Wednesday, May 5, 2010

Broken in Brief: Hundreds of Delicious Sea Turtles Wash up on Gulf Coast Shores

One of the suffering, poor, mouth-watering creatures

GALVESTON—As the Gulf Coast reels from one of the largest oil spills in US history, the ecological toll on this fragile region is beginning to show. In the last few days numerous dying, oil-slicked animals, most notably fish and sea turtles, have been washing up along the coast. But true to the caring spirit of local citizens, groups have been organized to help handle these beleaguered creatures.

“My God, the desolation of these poor sea turtles. These poor, delicious, delicious sea turtles,” said Harold Watkins, President of the local Galveston Gourmands Club and leader of the local rescue efforts.

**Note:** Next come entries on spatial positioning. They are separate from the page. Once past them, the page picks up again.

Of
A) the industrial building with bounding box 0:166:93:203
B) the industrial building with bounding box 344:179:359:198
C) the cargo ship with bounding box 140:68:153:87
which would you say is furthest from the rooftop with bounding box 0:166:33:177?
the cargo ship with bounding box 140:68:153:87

“My heart goes out to the struggling animals,” he said, belching. “Pardon my manners, I’m not used to talking to the press. Those, poor… tender… succulent… Excuse me, I’ll be with you in a moment, the shallots were just delivered.”

As to what measures the group was taking to clean and help the animals, several participants noted that they were running them under the tap for a quick rinse, followed by a cleansing dip in a white wine and herb marinade, followed by a slow braising for two-to-three hours.

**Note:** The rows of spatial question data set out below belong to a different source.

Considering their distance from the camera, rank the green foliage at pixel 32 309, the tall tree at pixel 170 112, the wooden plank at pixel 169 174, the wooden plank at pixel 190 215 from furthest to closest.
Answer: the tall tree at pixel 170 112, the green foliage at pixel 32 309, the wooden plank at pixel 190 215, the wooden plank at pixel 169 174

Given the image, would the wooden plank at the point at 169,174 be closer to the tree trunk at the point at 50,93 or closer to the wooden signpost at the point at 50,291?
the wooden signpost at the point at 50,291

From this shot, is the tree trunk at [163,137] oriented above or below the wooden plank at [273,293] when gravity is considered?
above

When pressed to explain how these unconventional methods might benefit the surviving turtles, a spokesperson for the group dabbed at her eyes and the corners of her mouth with a napkin before explaining that they had yet to find a surviving turtle.

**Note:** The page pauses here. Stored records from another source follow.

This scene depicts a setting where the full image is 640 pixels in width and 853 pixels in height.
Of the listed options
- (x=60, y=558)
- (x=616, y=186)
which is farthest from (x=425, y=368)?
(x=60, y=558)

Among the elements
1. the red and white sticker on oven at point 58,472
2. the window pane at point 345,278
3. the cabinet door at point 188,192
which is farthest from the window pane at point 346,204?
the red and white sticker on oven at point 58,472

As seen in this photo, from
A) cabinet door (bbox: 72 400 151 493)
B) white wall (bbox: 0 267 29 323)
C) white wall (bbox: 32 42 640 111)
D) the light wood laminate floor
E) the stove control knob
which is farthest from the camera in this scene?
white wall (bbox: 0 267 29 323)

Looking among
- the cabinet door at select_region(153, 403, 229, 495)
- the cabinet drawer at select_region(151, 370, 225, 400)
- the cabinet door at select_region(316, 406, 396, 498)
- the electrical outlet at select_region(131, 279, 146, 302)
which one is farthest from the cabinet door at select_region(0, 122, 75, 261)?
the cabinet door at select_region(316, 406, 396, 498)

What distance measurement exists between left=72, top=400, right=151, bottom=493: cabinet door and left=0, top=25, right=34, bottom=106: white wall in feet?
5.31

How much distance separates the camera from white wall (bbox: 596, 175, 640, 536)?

With that sad reminder of the toll this spill is causing, Watkins vowed that his club would stay until every last turtle had been properly and humanely disposed of, or until they were full.

“Tragic though this might be, we will be there every time rare and endangered animals are menaced by environmental catastrophes that conveniently distract Fish and Wildlife oversight,” Watkins declared as he let his belt out a notch and patted his stomach. “I can only hope that one day our vital rescue services are required on a panda reserve.”